Un vieux bois dérivait dans la rue tandis qu’un piano trébuchait sur une mélodie fatiguée à l’intérieur du saloon Golden Crest. Personne ne riait plus de la musique. Pas pendant que Rafkalin traînait une jeune femme dans la rue comme un sac de fourrage. Eveline Art essayait de se libérer à nouveau, toussant la poussière de sa bouche tandis qu’une main agrippait le devant déchiré de sa robe.
Elle avait à peine 21 ans, mais cet été avait déjà creusé des années sur son visage. Raf lui souriait avec des dents de travers tachées de brun par le tabac. “Tu aurais dû signer les papiers il y a des jours”, dit-il. Les deux hommes à côté de lui ont ri assez fort pour que toute la rue l’entende.
L’un a attrapé Eveline par le bras, l’autre l’a poussée si fort à l’épaule qu’elle est retombée dans la terre. Un papier plié a glissé de la poche de Raf alors qu’il se penchait vers elle. Transfert de propriété. Droit d’eau.
Rchart. Tout le monde en ville savait ce que ces papiers signifiaient. Sans le ruisseau qui traversait sa terre, le bétail d’Eveline ne survivrait pas à une autre saison sèche. Sans eau, le ranch mourait lentement.
Et une fois le ranch mort, Gidéon Voss achèterait tout le domaine pour moins que le prix d’un bon cheval. Chapeau sombre, long manteau décoloré par des années de soleil, une Winchester attachée à la selle. L’inconnu s’approchait sans se presser. Il n’avait pas l’air en colère, mais quelque chose dans sa manière de marcher faisait reculer les badauds.
Les deux hommes de Raf ont lâché Eveline. Raf a tourné la tête, et son sourire est tombé. “Qu’est-ce que tu veux ? ” a-t-il aboyé.
Le cavalier a jeté un coup d’œil vers les anciennes traces de brûlure qui montaient le long du mur de la grange. Cela lui en disait long sur le genre de vie qu’elle venait de vivre. Il a demandé d’une voix calme : “Cet homme possède ces terres ? ” Eveline a secoué la tête, trop épuisée pour parler.
L’inconnu a continué : “Alors elle est libre. Laissez-la partir. ”
Raf a ricané. “Écoute, étranger, ici, c’est moi qui décide.
Et elle signera ces papiers, que ça te plaise ou non. ” Le cavalier a regardé les deux hommes qui se rapprochaient de lui. “Je ne te conseille pas de faire ça. ” La foule a retenu son souffle.

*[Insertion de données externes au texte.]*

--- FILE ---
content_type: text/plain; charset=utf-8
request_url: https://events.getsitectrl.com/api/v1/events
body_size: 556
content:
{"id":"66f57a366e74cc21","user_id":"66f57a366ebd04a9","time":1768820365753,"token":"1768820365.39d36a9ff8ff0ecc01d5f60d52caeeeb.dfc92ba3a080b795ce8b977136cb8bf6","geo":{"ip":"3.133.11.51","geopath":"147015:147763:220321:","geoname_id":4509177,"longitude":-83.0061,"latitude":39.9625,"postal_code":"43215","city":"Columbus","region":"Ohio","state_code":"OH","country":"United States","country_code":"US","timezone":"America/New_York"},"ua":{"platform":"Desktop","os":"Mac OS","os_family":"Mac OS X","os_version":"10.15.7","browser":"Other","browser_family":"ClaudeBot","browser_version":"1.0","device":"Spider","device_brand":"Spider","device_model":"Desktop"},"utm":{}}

Les vieillards sur le porche ont juré plus tard que le vent s’était arrêté. Raf a fait un pas en avant, mais il n’a jamais fini sa phrase. L’éclair d’une lame, un craquement sec, et Raf est tombé à genoux, la main sur sa hanche, la tête basse. Ses deux hommes sont restés figés, les mains loin de leurs armes.
Le cavalier a ramassé les papiers dans la poussière, les a tendus à Eveline. “Brûle-les”, a-t-il dit. Puis il est remonté sur son cheval et a disparu dans la poussière. Le ranch est resté calme pendant un long moment après les tirs.
Eveline a repris son souffle, les papiers froissés dans sa main. Elle les a déchirés un par un, puis a regardé la brûlure sur le mur de la grange. La saison sèche approchait, mais cette fois, elle avait un autre plan. Elle savait maintenant qu’il y avait de l’eau sous sa terre, une nappe qui jamais ne tarissait.
Et elle savait aussi que le cavalier qui l’avait sauvée avait laissé une marque dans la ville, une promesse qui n’était pas près de s’effacer. À la tombée de la nuit, un jeune cowboy de 20 ans tout au plus essayait de ramper dans la terre avec du sang qui coulait le long de son bras. Il avait entendu l’histoire au saloon et avait voulu la mériter. Mais il n’avait pas fini sa phrase que les hommes de Raf l’avaient rattrapé.
Eveline l’a trouvé dans la pénombre, a déchiré une bande de sa chemise pour panser la blessure. “Tu t’appelles comment ? ” “Jake. Je cherchais le type au chapeau sombre.
” Elle a souri, malgré la fatigue. “Il n’est plus là, Jake. Mais maintenant, on est deux.